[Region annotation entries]
---

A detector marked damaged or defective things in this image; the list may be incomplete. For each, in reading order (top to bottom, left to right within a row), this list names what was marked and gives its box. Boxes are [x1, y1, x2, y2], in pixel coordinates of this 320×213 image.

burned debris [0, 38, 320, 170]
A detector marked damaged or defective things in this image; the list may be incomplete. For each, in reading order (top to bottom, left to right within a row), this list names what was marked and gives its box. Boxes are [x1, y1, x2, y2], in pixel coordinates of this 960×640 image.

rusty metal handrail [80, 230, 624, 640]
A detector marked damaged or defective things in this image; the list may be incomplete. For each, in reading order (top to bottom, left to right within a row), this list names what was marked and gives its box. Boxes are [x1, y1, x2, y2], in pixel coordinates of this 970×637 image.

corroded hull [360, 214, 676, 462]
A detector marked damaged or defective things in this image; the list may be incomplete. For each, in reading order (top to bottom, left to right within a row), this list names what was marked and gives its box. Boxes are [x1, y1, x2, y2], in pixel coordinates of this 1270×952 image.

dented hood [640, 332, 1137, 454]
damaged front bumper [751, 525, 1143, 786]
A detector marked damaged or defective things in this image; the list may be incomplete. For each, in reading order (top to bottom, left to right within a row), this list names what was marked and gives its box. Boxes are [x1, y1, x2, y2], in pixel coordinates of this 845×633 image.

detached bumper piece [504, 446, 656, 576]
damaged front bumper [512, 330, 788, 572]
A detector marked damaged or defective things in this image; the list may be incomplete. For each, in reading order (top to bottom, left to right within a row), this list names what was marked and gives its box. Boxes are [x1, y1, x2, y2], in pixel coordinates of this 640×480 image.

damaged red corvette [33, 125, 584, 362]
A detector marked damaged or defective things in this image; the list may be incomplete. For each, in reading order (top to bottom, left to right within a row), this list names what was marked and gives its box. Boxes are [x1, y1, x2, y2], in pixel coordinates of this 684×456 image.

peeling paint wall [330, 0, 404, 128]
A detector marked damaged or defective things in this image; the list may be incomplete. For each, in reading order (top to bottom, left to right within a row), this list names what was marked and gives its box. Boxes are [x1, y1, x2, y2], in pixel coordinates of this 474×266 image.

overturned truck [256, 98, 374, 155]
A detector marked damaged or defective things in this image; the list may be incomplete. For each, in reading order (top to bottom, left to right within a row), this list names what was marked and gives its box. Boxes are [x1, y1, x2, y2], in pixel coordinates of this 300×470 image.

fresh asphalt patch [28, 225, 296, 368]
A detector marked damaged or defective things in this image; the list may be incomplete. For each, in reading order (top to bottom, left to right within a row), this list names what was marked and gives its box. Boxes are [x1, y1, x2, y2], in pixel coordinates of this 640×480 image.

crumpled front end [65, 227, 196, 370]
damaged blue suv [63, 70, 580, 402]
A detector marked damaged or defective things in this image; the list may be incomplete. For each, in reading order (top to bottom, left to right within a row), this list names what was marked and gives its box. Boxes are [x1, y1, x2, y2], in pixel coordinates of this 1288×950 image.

---

▶ [THE TASK]
Make a verbatim copy of all the entries above, leaving every line unchanged.

▶ [EXERCISE RESPONSE]
A detector marked damaged or defective things in this image; the list may be incomplete. For each, in reading order (top to bottom, left to right within a row), this list names what was marked and gives its box. Boxes are [x1, y1, x2, y2], in pixel coordinates of this 320×213 image.

burned debris [0, 38, 320, 170]
A detector marked damaged or defective things in this image; the list may be incomplete. For each, in reading order (top to bottom, left to right within a row), this list names what was marked and gives its box. Boxes are [x1, y1, x2, y2], in pixel coordinates of this 960×640 image.

rusty metal handrail [80, 230, 624, 640]
A detector marked damaged or defective things in this image; the list may be incomplete. For each, in reading order (top to bottom, left to right within a row), this list names what was marked and gives its box. Boxes are [x1, y1, x2, y2], in pixel coordinates of this 970×637 image.

corroded hull [360, 214, 676, 462]
A detector marked damaged or defective things in this image; the list may be incomplete. For each, in reading order (top to bottom, left to right within a row), this list names what was marked and gives its box. Boxes are [x1, y1, x2, y2], in pixel coordinates of this 1270×952 image.

dented hood [640, 332, 1137, 454]
damaged front bumper [751, 525, 1143, 786]
A detector marked damaged or defective things in this image; the list may be incomplete. For each, in reading order (top to bottom, left to right within a row), this list names what was marked and gives its box. Boxes are [x1, y1, x2, y2], in pixel coordinates of this 845×633 image.

detached bumper piece [504, 446, 656, 576]
damaged front bumper [512, 330, 788, 572]
A detector marked damaged or defective things in this image; the list may be incomplete. For each, in reading order (top to bottom, left to right within a row), this list names what was marked and gives its box. Boxes are [x1, y1, x2, y2], in pixel coordinates of this 640×480 image.

damaged red corvette [33, 125, 584, 362]
A detector marked damaged or defective things in this image; the list may be incomplete. For each, in reading order (top to bottom, left to right within a row), this list names what was marked and gives its box. Boxes are [x1, y1, x2, y2], in pixel coordinates of this 684×456 image.

peeling paint wall [330, 0, 404, 128]
A detector marked damaged or defective things in this image; the list may be incomplete. For each, in reading order (top to bottom, left to right within a row), this list names what was marked and gives its box. Boxes are [x1, y1, x2, y2], in pixel coordinates of this 474×266 image.

overturned truck [256, 98, 374, 155]
A detector marked damaged or defective things in this image; the list may be incomplete. For each, in reading order (top to bottom, left to right within a row), this list names what was marked and gives its box. Boxes are [x1, y1, x2, y2], in pixel coordinates of this 300×470 image.

fresh asphalt patch [28, 225, 296, 368]
A detector marked damaged or defective things in this image; the list may be incomplete. For each, in reading order (top to bottom, left to right within a row), this list names what was marked and gives its box. Boxes are [x1, y1, x2, y2], in pixel coordinates of this 640×480 image.

crumpled front end [65, 227, 196, 370]
damaged blue suv [63, 70, 580, 402]
A detector marked damaged or defective things in this image; the list may be incomplete. For each, in reading order (top to bottom, left to right within a row), this list names what was marked and gives its box. Boxes are [x1, y1, x2, y2], in pixel coordinates of this 1288×950 image.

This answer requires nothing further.